In another village, Russian soldiers herded women into a basement, with the intention of raping them one by one.  

Some perpetrators are likely to be convicted murderers and sex offenders who have been conscripted in exchange for pardons from President Putin. 

A Global Rights Compliance spokesman said: “The new team will support the implementation of a victim- and witness-oriented approach to its operations, which is designed to support Ukraine’s response mechanisms to conflict-related sexual violence at every stage of the investigation.

This work will include assisting evidence-gathering by local authorities, supporting the analysis of this data with officials in the prosecutor’s office and enabling safe and secure support processes.”

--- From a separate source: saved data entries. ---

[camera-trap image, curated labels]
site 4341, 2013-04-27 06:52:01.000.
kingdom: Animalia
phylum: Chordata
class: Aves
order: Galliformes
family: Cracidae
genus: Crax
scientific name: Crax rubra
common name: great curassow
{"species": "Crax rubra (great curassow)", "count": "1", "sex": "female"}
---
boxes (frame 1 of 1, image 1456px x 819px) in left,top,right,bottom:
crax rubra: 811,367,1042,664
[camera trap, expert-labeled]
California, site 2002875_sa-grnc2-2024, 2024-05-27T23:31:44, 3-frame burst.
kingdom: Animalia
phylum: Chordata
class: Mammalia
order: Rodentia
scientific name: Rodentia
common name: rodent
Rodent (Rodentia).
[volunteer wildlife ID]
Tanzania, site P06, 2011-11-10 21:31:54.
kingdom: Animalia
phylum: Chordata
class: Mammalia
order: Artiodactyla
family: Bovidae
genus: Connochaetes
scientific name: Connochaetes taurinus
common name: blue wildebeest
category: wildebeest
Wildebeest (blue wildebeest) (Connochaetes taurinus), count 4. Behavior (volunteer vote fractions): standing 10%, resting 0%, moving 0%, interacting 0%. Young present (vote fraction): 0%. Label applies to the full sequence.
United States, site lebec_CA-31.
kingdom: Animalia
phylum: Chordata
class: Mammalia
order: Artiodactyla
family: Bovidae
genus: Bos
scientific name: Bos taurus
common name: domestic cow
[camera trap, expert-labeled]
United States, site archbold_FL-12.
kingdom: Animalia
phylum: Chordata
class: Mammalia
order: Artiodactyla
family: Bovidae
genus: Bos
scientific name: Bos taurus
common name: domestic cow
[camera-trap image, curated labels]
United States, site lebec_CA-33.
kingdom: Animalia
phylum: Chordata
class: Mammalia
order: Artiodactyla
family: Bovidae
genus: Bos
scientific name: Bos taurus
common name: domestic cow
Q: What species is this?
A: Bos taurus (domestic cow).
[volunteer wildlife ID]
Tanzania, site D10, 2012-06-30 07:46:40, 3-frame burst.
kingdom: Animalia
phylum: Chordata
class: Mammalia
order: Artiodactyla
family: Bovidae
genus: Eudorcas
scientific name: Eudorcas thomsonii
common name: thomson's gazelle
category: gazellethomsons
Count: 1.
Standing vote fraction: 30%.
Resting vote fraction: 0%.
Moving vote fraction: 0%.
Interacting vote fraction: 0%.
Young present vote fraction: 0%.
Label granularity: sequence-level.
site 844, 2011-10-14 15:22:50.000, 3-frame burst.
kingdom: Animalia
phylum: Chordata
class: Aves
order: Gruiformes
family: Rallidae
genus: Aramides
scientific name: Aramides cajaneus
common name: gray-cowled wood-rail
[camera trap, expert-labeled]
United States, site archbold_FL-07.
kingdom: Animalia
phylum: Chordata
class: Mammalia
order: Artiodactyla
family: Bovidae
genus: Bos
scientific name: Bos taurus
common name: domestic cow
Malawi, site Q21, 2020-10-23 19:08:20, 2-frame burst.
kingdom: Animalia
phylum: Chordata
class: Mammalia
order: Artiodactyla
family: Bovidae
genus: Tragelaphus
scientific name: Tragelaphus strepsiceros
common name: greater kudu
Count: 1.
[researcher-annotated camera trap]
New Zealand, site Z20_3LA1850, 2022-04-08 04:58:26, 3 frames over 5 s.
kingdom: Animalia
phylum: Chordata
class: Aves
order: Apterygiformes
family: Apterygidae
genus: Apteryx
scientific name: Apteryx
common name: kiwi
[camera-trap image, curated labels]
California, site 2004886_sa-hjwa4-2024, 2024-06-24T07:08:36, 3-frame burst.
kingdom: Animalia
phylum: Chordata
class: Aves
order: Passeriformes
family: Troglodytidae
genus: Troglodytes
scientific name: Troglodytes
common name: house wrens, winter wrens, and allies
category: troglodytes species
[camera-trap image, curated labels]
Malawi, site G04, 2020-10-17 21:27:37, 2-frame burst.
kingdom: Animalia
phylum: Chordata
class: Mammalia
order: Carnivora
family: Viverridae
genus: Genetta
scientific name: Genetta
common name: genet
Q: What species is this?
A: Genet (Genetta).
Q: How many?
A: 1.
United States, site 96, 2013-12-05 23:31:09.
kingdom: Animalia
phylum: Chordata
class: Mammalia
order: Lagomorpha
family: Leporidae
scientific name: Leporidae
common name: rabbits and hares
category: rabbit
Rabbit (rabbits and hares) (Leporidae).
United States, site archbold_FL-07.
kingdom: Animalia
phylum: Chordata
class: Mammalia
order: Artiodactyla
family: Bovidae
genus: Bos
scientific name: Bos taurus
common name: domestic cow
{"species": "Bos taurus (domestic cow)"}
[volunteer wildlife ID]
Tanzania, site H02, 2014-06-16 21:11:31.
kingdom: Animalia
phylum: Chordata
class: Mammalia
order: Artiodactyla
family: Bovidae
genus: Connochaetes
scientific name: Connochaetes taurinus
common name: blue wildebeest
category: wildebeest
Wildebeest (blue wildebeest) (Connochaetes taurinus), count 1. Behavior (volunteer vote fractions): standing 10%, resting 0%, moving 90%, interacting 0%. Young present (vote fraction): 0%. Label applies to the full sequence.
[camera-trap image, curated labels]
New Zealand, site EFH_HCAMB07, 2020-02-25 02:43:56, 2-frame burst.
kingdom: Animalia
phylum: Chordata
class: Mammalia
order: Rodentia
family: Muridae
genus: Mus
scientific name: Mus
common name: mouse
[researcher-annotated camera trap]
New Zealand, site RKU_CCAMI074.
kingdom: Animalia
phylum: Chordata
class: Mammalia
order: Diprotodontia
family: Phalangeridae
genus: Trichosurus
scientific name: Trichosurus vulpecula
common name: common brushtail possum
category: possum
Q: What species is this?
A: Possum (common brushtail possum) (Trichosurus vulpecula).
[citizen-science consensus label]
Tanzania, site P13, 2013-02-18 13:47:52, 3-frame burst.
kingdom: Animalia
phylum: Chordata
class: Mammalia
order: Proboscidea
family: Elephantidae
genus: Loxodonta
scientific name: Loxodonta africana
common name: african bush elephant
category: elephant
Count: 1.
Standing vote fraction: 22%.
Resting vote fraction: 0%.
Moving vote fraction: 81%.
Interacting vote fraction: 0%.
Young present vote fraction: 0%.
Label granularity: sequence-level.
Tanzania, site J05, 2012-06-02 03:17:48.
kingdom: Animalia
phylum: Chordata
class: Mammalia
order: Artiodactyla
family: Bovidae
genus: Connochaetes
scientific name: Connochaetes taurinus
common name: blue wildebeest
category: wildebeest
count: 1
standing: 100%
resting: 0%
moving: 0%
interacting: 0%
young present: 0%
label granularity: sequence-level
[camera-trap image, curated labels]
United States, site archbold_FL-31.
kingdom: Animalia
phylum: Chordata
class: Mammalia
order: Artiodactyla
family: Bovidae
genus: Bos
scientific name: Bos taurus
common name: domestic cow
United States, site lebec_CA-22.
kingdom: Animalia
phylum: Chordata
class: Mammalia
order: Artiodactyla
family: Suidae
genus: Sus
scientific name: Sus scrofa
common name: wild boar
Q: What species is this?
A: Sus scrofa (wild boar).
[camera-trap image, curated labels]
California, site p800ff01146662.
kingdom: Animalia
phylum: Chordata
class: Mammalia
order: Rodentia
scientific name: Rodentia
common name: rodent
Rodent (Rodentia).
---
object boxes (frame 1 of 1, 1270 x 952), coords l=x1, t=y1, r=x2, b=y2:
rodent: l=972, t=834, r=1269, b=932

The continuing development of effective Ukrainian conflict-related sexual violence policies and legislation is aimed at ensuring more perpetrators are brought to account and the largest number of innocent Ukrainian survivors possible receives the support and see the justice they deserve. 

In a separate development, the UK is providing training to a group of 90 Ukrainian judges to help them carry out war crimes trials for Russian soldiers, it was announced yesterday.

With each town freed by the Ukrainian forces, the scale of the atrocities committed by Putin’s forces is becoming more apparent, and as part of a £2.5 million investment scheme, UK judges will offer their services to ensure such acts do not go unpunished.

Attorney General Victoria Prentis hoped the prosecution of Russian soldiers would convince those still fighting that they “must act in accordance with international law”.

Sir Howard Morrison, a British judge running the training said it was possible “senior Russians” could be brought in front of a tribunal.